* begin RECORD EXTRACTS *

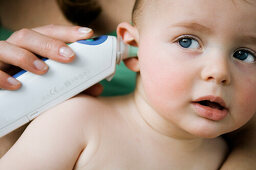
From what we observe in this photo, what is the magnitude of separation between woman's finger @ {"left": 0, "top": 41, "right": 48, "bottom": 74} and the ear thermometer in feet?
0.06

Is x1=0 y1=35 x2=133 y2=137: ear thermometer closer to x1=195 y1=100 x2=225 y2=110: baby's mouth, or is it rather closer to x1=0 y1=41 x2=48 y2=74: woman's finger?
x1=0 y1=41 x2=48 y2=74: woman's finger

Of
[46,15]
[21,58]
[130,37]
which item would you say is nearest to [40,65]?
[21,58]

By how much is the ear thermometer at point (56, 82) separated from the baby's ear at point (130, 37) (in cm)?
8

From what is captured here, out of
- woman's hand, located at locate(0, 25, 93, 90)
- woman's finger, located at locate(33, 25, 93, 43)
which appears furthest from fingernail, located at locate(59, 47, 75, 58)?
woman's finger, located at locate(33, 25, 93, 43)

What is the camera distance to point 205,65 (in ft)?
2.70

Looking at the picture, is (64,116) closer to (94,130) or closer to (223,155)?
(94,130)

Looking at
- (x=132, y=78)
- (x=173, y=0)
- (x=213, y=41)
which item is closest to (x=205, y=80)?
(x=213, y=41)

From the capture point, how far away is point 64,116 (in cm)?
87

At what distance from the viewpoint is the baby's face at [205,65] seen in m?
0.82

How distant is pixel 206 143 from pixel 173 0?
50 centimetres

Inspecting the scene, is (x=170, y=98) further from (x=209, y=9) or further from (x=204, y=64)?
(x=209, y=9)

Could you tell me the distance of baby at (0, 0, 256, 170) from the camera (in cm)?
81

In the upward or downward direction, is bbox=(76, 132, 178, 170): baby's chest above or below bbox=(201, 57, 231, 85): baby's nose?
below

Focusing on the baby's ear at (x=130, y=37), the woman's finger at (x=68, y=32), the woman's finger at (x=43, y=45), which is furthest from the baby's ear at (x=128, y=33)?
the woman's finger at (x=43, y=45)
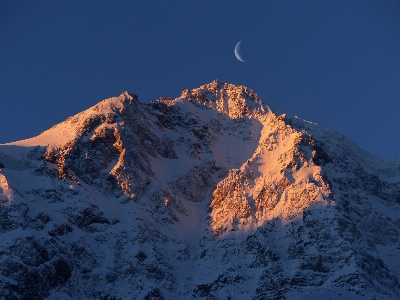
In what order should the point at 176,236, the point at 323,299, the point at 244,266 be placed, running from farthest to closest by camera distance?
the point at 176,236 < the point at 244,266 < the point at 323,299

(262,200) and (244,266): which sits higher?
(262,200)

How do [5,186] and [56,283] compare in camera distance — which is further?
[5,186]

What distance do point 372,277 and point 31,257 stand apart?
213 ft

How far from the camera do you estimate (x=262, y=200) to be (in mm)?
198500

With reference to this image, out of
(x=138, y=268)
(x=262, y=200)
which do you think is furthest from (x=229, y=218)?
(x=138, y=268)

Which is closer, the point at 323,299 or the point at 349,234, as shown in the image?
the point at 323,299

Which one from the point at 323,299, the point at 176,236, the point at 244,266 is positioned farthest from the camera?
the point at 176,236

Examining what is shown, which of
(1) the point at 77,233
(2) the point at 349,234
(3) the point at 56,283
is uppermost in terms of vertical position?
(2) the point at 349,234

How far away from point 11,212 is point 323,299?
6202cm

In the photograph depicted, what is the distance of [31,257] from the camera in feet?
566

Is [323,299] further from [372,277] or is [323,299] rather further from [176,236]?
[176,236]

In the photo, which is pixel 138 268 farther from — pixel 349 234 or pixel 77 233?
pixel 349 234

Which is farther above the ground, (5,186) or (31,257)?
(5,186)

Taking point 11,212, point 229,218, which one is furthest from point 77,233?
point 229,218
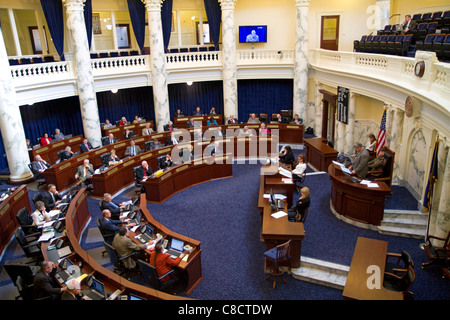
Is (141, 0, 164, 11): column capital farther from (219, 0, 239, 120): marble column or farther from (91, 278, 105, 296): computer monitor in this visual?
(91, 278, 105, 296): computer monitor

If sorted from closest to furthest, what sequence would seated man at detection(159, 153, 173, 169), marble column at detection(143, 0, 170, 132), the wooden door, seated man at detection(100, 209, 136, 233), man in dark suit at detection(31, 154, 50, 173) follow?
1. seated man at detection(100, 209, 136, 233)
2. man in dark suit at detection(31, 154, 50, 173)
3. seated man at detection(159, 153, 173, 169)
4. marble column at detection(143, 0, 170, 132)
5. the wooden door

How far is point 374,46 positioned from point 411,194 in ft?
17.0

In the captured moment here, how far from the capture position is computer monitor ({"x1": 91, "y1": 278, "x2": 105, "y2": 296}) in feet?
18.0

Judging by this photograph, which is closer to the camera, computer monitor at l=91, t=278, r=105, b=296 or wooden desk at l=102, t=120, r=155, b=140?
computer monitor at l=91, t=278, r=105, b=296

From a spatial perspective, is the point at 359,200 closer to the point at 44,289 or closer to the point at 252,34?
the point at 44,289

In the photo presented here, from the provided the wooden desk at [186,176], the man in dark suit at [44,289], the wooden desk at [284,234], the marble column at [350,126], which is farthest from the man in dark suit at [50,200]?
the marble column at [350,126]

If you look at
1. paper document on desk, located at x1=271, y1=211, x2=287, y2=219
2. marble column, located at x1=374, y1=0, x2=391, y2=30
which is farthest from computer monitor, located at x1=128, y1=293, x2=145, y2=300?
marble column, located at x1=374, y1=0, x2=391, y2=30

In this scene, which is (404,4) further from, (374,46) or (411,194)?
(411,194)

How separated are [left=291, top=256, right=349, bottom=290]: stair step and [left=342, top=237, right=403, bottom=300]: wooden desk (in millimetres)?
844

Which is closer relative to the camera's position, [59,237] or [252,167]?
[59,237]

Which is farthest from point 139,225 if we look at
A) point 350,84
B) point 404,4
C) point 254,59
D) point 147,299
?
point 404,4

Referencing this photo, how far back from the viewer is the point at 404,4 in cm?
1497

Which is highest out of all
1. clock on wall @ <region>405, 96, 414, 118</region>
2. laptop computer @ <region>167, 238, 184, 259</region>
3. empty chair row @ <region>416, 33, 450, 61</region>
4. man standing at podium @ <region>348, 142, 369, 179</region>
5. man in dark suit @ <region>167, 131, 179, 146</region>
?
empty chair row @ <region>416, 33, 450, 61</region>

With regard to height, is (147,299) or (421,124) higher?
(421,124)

* end RECORD EXTRACTS *

▶ SET TASK
Express the entries as a two-column CSV with the headers "input" and "target", one row per entry: the entry text in one quoted field and its answer in the other, with line breaks turned into spaces. Begin at the line that contains "From the capture point, how" and stop after the line that contains "50 centimetres".

▶ SOLUTION TO THIS PROBLEM
input,target
"From the capture point, how far away is point 64,116 (in cm)?","87"
"At what distance from the viewpoint is the baby's face at [205,65] seen in m?","0.82"
"How distant is pixel 206 143 from pixel 173 0?","50 centimetres"